The second thing that taking these courses does for me is adding some structured learning to a field that (to this point) I’ve been hungrily learning about through reading the Financial Times, WSJ, multiple books, and plenty of papers and blogs. Sometimes I find myself unfamiliar with a financial term that a writer uses, or struggling to wrap my brain around a trade concept. Adding some structured learning opportunities will only enhance my understanding of these topics, which in turn helps me refine what I’m truly interested in.

Courses start in two weeks. Only thing I’m anxious about is that there is going to be an overlap between GMAT study, examinations, restudy (maybe), and coursework, all the while continuing my growing duties at work. I look forward to the challenge and the progress there is to make.

Other Tomfoolery

The other day I found myself doing some further research on my target schools by catching up on their respective YouTube activity. That’s when I came across this video from the Kellogg School of Business from their recent “Kellog-Aspen Conference on Rethinking ‘Shareholder Value’ and the Purpose of the Corporation.” The video was taken during a session called “Corporate Speech: The Role of Corporations in Influencing Policy.” Here’s the video.

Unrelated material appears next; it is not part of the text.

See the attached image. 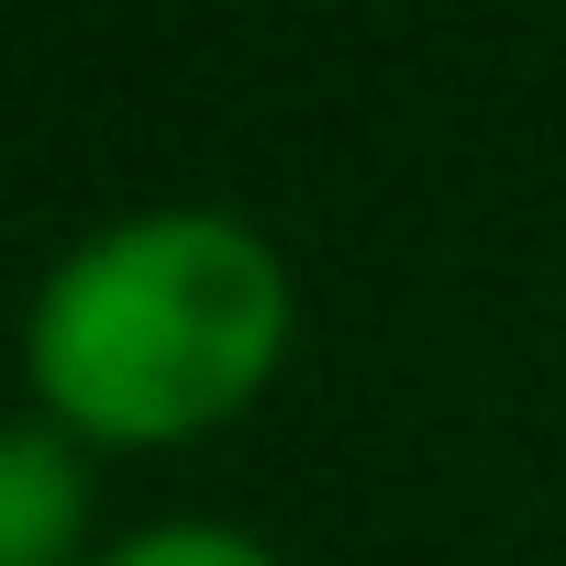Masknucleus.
<instances>
[{"mask_svg":"<svg viewBox=\"0 0 566 566\" xmlns=\"http://www.w3.org/2000/svg\"><path fill=\"white\" fill-rule=\"evenodd\" d=\"M290 356V266L233 211H134L78 233L23 312L34 411L145 455L233 422Z\"/></svg>","mask_w":566,"mask_h":566,"instance_id":"obj_1","label":"nucleus"},{"mask_svg":"<svg viewBox=\"0 0 566 566\" xmlns=\"http://www.w3.org/2000/svg\"><path fill=\"white\" fill-rule=\"evenodd\" d=\"M0 566H90V455L45 411L0 422Z\"/></svg>","mask_w":566,"mask_h":566,"instance_id":"obj_2","label":"nucleus"},{"mask_svg":"<svg viewBox=\"0 0 566 566\" xmlns=\"http://www.w3.org/2000/svg\"><path fill=\"white\" fill-rule=\"evenodd\" d=\"M90 566H277V555L255 533H233V522H145V533L101 544Z\"/></svg>","mask_w":566,"mask_h":566,"instance_id":"obj_3","label":"nucleus"}]
</instances>
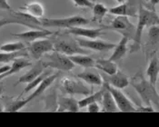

Fair warning it’s about 1.5 hours long.

Breif synopsis: A panel of insanely qualified individuals discuss the justification (or lack there of) behind and the ramifications of Citizens United. If you don’t know, Citizens United v. Federal Election Commission was a constitutional law case in which the Supreme Court upheld the 1st Amendment rights of corporations, associations, and labor unions. This meant that these entities are allowed to have independent political expenditures. If it’s still not ringing a bell, you’ll probably remember the infamous question that was being posed a while back: “Are Corporations People?”

I found this video endlessly interesting, as with most constitutional law interpretations. It has it all; founding father’s intent, debate on whether corporations are private entities or government sanctioned organizations, and juicy allegories. The general consensus, which I happen to agree with, was that at minimum politicians should be more transparent on where their campaign funding comes from, and corporations need to be more transparent on how much capital goes towards political contributions. With that information in hand, let the voting public and the shareholders decide the future of political contributions. A floundering company’s shareholders will be unhappy if millions are going to the campaigns of politicians, and the voting public will be unhappy if (SHOCK) their elected officials do more for their campaign contributors than they do for the people they represent.

So if you find yourself with an hour and a half to blow, and want to stimulate your mind give that video a watch and thank me later.